• Excerpt:

T WO TRENDS in American capitalism in past decades are too stark to be ignored. The first is rising market concentration—a phenomenon observed in 75% of industries ranging from those that traffic in bodily fluids (kidney dialysis and blood-plasma donation centres) to those that traffic in data (broadband providers, credit-card companies, and the tech giants roaming Silicon Valley). The second trend is the declining share, up until the mid-2010s, of spoils going to the suppliers of labour. Whether these are unhealthy indicators has been hotly debated. Some argue that intense competition unleashed by globalisation and technological progress may destroy the least efficient firms, leaving only a small cadre of the most productive (the “winner take most” model). Others insist that it is a sure sign of market sclerosis.

• Work to complete:
Resume the passage on American market concentration after its final sentence. The items have nothing to do with the passage on American market concentration.

• Data excerpts:

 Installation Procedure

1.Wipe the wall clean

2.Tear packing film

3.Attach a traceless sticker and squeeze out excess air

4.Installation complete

==

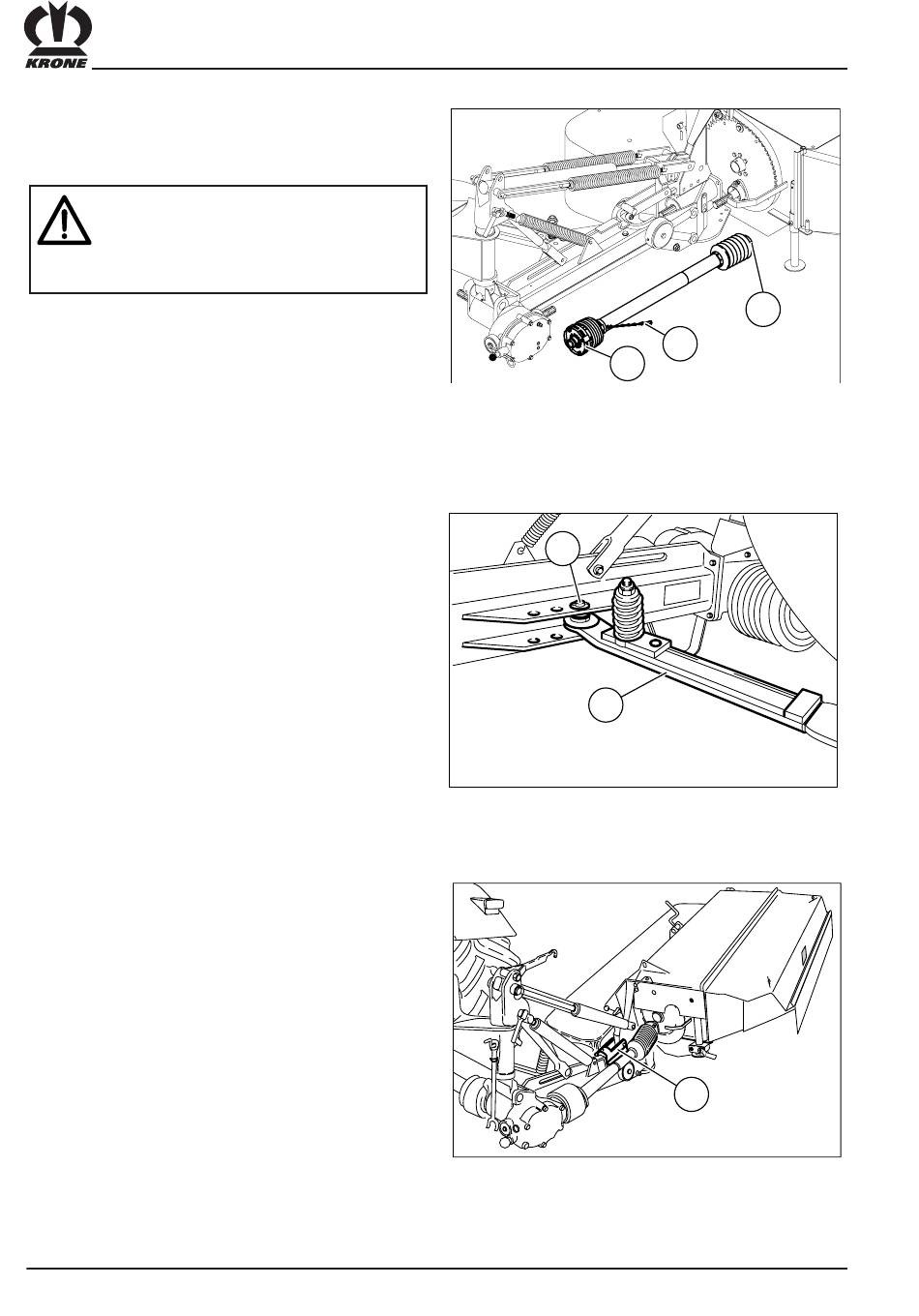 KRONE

• Answer to this task:
On July 9th President Joe Biden indicated that he identifies fully with the critics. That was when he signed an executive order arguing that a lack of competition had been increasing prices for consumers and squashing wages for workers, and stating that the federal government would not stand for it. Casting himself as a latter-day Roosevelt (both Teddy and Franklin enjoyed a trust bust), Mr Biden vowed that the whole federal government would devote itself to “address over-concentration, monopolisation and unfair competition”. His order specified 72 initiatives for more than a dozen federal agencies to work on, alongside the creation of a new competition council made up of cabinet members and senior White House staff.